**Fonte:**
────────
Don Milani sembra guardare monsignor Romero, due veri santi. Il primo per aver speso la sua giovane vita per consentire agli ultimi di capire l’importanza della conoscenza, della cultura. Il secondo per aver perso la vita, barbaramente ucciso nel marzo del 1980 per aver difeso i poveri chiedendo giustizia e pace.

La Emi ha pubblicato libri importanti per la mia formazione. Insieme con la Cittadella editrice di Assisi, sono state le case editrici che mi hanno accompagnato durante l’adolescenza è gli anni subito successivi. Un percorso dentro quel mondo cattolico considerato ascetico, ma anche eretico. Fatto di una fede che poggia sulla prassi e anche sulla preghiera. Ricordo i testi di Ernesto Cardenal, Leonardo Boff, Ettore Masina, Carlo Carretto, Adriana Zarri, Monsignor Casaldaiga e tanti altri.
Testi che mi aprivano lo sguardo e facevano conoscere mondo lontani. Una formazione che, insieme a tanti anni di scoutismo, contribuirono ad approfondire il senso del servizio, del l’ascolto, dell’accoglienza.

Torno così a comprendere una delle ragioni più forti che mi hanno spinto a mettermi in cammino. C’è l’esigenza in me di ritrovare quella matrice, quella “chiamata”, quella via che dà senso alla mia esistenza. C’è una ricerca di cura e attenzione all’altro che troppo spesso nella dimensione quotidiana sfugge nascosto e giustificato da tanti compromessi.

Quella mostra, con quei personaggi per me così emblematici, mi hanno risvegliato questa parte di me. Lo hanno fatto malgrado la fatica di stare in cammino in una giornata torrida che ha amplificato la fatica.
────────
**Materiale fornito:**
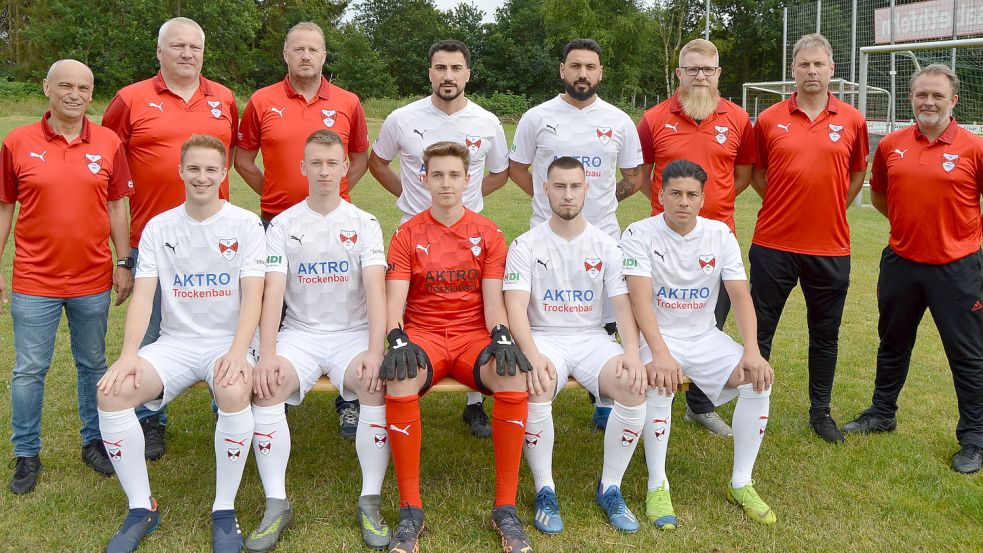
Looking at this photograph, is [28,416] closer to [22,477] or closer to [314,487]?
[22,477]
────────
**Indicazioni e requisiti:** Trascrivi per intero la fonte, identica in ogni parola e segno. L'elenco ha un'origine diversa.

**Risultato finale:**
Don Milani sembra guardare monsignor Romero, due veri santi. Il primo per aver speso la sua giovane vita per consentire agli ultimi di capire l’importanza della conoscenza, della cultura. Il secondo per aver perso la vita, barbaramente ucciso nel marzo del 1980 per aver difeso i poveri chiedendo giustizia e pace.

La Emi ha pubblicato libri importanti per la mia formazione. Insieme con la Cittadella editrice di Assisi, sono state le case editrici che mi hanno accompagnato durante l’adolescenza è gli anni subito successivi. Un percorso dentro quel mondo cattolico considerato ascetico, ma anche eretico. Fatto di una fede che poggia sulla prassi e anche sulla preghiera. Ricordo i testi di Ernesto Cardenal, Leonardo Boff, Ettore Masina, Carlo Carretto, Adriana Zarri, Monsignor Casaldaiga e tanti altri.
Testi che mi aprivano lo sguardo e facevano conoscere mondo lontani. Una formazione che, insieme a tanti anni di scoutismo, contribuirono ad approfondire il senso del servizio, del l’ascolto, dell’accoglienza.

Torno così a comprendere una delle ragioni più forti che mi hanno spinto a mettermi in cammino. C’è l’esigenza in me di ritrovare quella matrice, quella “chiamata”, quella via che dà senso alla mia esistenza. C’è una ricerca di cura e attenzione all’altro che troppo spesso nella dimensione quotidiana sfugge nascosto e giustificato da tanti compromessi.

Quella mostra, con quei personaggi per me così emblematici, mi hanno risvegliato questa parte di me. Lo hanno fatto malgrado la fatica di stare in cammino in una giornata torrida che ha amplificato la fatica.